When heavy metal meets data science | Episode III

Sentiment analysis and topic modeling

Luca Ballore
17 min readJun 1, 2020

All the code related to this work is available at this GitHub repository.

Artists write songs because they have a message they want to share. Sometimes the message is about promoting an idea or a cause the writer believes in. Other times it could be about religious or moral issues or just an attempt to share something positive to the world.

Regardless of what the contents are, a song is about strong feelings, a stream of consciousness encoded in words. In this article, I will continue the journey in the world of heavy metal and try to discover topics, sentiments, and emotions with the help of data science.

Sentiment analysis of heavy metal

The guitarist Marty Friedman (picture by German Rojas)

In my previous article, I tried to find a way to measure the “metalness of the lyrics of my dataset. The idea behind my solution was to assign a “metal score” to all the words contained in the corpus, excluding punctuations and the so-called stopwords. The peculiarity of the metalness index is that it is based on the word frequency in the metal dataset in relation to another dataset of non-metal songs.

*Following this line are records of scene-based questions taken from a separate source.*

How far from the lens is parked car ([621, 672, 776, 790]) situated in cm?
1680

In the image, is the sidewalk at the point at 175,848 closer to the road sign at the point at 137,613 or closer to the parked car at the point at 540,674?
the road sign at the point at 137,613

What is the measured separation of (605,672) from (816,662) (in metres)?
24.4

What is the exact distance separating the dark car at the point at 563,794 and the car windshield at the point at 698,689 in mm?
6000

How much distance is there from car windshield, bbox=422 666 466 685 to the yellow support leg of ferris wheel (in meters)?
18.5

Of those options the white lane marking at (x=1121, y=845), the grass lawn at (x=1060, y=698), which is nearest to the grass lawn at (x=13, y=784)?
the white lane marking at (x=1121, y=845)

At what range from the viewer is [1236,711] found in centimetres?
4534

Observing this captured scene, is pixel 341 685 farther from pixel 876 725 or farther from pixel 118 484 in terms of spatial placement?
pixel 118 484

A somewhat similar approach is used by Hedonometer, a tool that makes use of Twitter time series to map the happiness of the users on a daily basis.
To quantify the happiness of the texts, their team merged the most frequent words from a collection of four corpora: Google Books, New York Times articles, Music Lyrics, and Twitter messages. This operation resulted in a composite set of roughly 10,000 unique words.
With the help of tools like Amazon’s Mechanical Turk service, they have been able to score each of these words on a nine-point scale of happiness: [1] sad to [9] happy.

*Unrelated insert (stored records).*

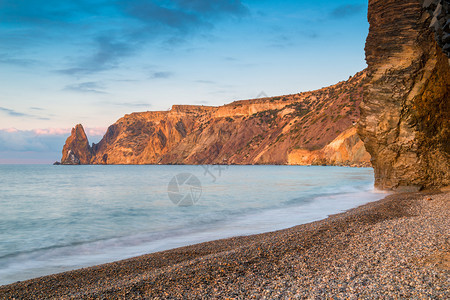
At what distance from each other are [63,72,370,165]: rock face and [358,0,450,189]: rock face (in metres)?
54.6

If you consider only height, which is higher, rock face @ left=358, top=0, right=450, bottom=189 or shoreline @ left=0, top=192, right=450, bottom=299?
rock face @ left=358, top=0, right=450, bottom=189

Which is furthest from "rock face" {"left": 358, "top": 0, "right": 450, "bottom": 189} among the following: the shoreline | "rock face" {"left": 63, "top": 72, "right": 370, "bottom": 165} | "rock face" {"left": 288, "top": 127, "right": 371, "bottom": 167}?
"rock face" {"left": 288, "top": 127, "right": 371, "bottom": 167}

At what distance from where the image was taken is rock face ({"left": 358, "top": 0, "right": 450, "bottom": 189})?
46.1 ft

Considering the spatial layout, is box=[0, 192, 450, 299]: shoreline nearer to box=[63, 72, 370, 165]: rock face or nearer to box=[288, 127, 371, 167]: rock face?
box=[63, 72, 370, 165]: rock face

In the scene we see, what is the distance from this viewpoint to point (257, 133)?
4872 inches

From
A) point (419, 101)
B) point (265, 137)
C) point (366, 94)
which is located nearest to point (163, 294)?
point (419, 101)

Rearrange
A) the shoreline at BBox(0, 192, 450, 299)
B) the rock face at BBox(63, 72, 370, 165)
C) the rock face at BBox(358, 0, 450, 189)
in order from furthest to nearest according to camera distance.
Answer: the rock face at BBox(63, 72, 370, 165), the rock face at BBox(358, 0, 450, 189), the shoreline at BBox(0, 192, 450, 299)

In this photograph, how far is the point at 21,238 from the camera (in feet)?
39.7

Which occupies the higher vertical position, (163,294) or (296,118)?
(296,118)

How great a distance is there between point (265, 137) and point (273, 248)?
4464 inches

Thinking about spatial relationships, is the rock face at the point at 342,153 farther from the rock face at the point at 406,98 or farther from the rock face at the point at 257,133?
the rock face at the point at 406,98

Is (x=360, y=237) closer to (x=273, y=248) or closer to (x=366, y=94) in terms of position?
(x=273, y=248)

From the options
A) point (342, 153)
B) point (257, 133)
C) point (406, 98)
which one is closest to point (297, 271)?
point (406, 98)

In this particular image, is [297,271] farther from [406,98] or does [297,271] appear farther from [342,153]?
[342,153]
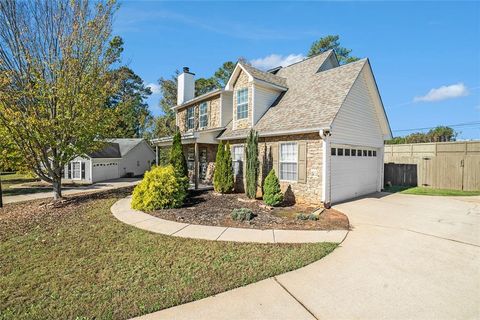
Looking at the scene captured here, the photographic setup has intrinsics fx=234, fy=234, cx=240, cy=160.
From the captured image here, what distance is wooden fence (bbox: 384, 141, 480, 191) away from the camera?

Is it possible to apply this method to my text corpora?

Scoring sentiment

A simple method I used to measure the sentiment of the heavy metal dataset was to download the scored list made by Hedonometer (available for download at this address) and assign the same “happiness score” to the words of the dataset. I took into consideration only the words in common between the two lists, so the intersection resulted in a smaller table, reducing it from ~10,000 to 7,881 entries:

Fig. 1 — Ranked words in the heavy metal dataset

Exploring the metalness/happiness plane

One of the first things I was curious to find out was to see if metalness and happiness could somehow be correlated. Even if my definition of metalness is based on word frequency (easy and “cold” calculations), there are undeniable links between emotions and what people define as metal.

I placed the previously ranked words in a bi-dimensional metalness/happiness plane to try to find any evidence of that in my data. If I used all the ranked words on the list, it would have made the plane unreadable, so I reduced the set to the 100 most common words, resulting in the graph below.

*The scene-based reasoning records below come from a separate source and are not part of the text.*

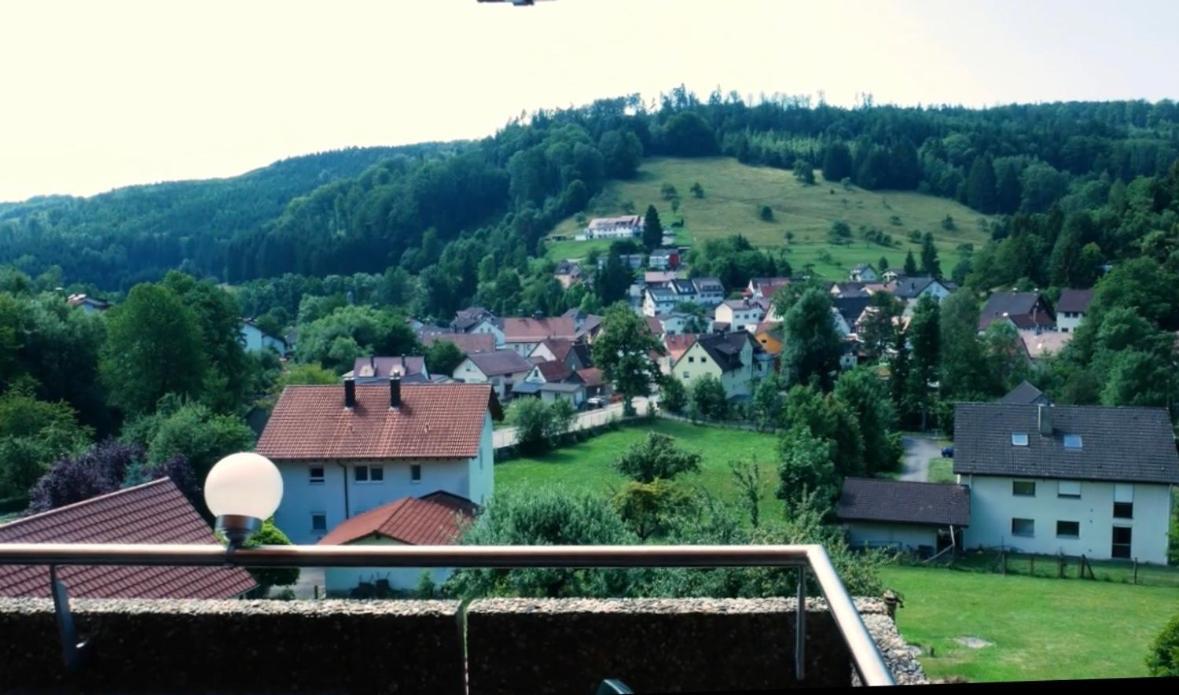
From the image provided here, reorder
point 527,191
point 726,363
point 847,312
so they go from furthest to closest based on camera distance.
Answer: point 527,191 < point 847,312 < point 726,363

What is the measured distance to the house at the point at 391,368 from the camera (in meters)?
12.8

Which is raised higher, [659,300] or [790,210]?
[790,210]

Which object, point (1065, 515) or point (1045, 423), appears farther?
point (1045, 423)

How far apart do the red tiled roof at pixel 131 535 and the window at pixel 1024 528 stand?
363 inches

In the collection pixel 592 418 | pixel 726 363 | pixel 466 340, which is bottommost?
pixel 592 418

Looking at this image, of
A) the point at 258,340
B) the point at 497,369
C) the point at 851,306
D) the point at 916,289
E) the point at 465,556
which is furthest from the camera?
the point at 916,289

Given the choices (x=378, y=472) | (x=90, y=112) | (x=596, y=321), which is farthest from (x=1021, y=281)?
(x=90, y=112)

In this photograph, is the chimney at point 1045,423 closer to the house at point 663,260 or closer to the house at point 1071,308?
the house at point 1071,308

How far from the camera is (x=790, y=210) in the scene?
3192 cm

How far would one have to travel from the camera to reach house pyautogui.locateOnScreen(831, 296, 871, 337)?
1884cm

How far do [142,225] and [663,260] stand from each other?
14.8 meters

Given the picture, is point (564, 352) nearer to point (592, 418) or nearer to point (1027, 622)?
point (592, 418)

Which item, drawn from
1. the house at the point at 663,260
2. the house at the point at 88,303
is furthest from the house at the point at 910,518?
the house at the point at 663,260

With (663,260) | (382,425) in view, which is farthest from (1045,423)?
(663,260)
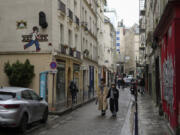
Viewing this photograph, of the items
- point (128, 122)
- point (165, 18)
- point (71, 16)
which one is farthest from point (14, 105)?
point (71, 16)

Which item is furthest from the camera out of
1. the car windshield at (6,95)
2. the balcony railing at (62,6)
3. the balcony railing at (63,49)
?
the balcony railing at (63,49)

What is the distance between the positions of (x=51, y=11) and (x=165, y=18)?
9741 mm

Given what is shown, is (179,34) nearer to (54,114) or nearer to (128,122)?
(128,122)

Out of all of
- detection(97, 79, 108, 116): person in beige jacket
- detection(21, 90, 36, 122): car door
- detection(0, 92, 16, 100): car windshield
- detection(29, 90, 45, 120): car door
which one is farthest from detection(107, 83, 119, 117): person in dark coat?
detection(0, 92, 16, 100): car windshield

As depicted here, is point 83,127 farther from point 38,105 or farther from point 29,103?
point 29,103

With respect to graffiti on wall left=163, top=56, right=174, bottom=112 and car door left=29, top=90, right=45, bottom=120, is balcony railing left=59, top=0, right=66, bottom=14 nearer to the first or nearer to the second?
car door left=29, top=90, right=45, bottom=120

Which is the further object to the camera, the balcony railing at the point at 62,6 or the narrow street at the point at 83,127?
→ the balcony railing at the point at 62,6

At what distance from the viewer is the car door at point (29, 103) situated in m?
10.2

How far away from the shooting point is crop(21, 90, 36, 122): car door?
400 inches

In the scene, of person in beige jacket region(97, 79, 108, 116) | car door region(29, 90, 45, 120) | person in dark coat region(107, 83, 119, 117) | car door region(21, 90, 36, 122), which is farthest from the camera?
person in beige jacket region(97, 79, 108, 116)

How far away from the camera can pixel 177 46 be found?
891 centimetres

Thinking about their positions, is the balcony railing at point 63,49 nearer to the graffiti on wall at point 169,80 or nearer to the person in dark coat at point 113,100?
the person in dark coat at point 113,100

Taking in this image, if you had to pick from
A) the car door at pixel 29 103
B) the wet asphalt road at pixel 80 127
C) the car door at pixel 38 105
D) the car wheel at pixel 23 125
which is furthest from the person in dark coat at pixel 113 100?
the car wheel at pixel 23 125

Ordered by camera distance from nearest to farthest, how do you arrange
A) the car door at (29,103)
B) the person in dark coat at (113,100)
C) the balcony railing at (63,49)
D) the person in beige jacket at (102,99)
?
the car door at (29,103), the person in dark coat at (113,100), the person in beige jacket at (102,99), the balcony railing at (63,49)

Fig.2 — Metalness/Happiness plane for the first 100 most common words in the dataset

This empiric approach worked better than expected. If we divide the graph into quadrants, it becomes easy to find a cluster of death and evil-related words (death, evil, war, hell, pain, etc.) in the bottom-right corner.
Another identifiable cluster can be seen in the middle quadrant. It contains words related to emptiness and loneliness: left, far, away, fall, nothing, last, alone, etc. The words in this cluster are sentiment-neutral (with a happiness score between 4 and 5) but still have a medium-high metalness index. This makes complete sense because they are recurrent themes in heavy metal lyrics.
Moving up in “happier” quadrants, I could find another cluster, this time related to freedom and hope: sun, free, sky, dreams, life, etc.

However, This method has clear limitations. Many of the words that form part of the clusters revealed in the graph can mean a lot of different things depending on the context in which they are used. The solution described above does not take any context into consideration, and this can lead to inaccuracy.

Let us have a look at some examples of how the word God is used:

God hates us all, God hates us all
Yeah, he fuckin’ hates me

(Slayer, Disciple)

God of thunder god of rain
Earth shaker who feels no pain
The powerhead of the universe
Now send your never ending curse

(Manowar, Thor (the Powerhead) )

Wearing black, a bow without arrows
God, have mercy on his soul

(Angra, The Shadow Hunter)

In the first example, God refers to something negative and hateful. In the second one, it is used to invoke the power of a God (Thor), and in the third one, God is named in a sort of prayer for a lost soul.
In each of these examples, the word God has a very different meaning, but the scoring method I used treats them the same.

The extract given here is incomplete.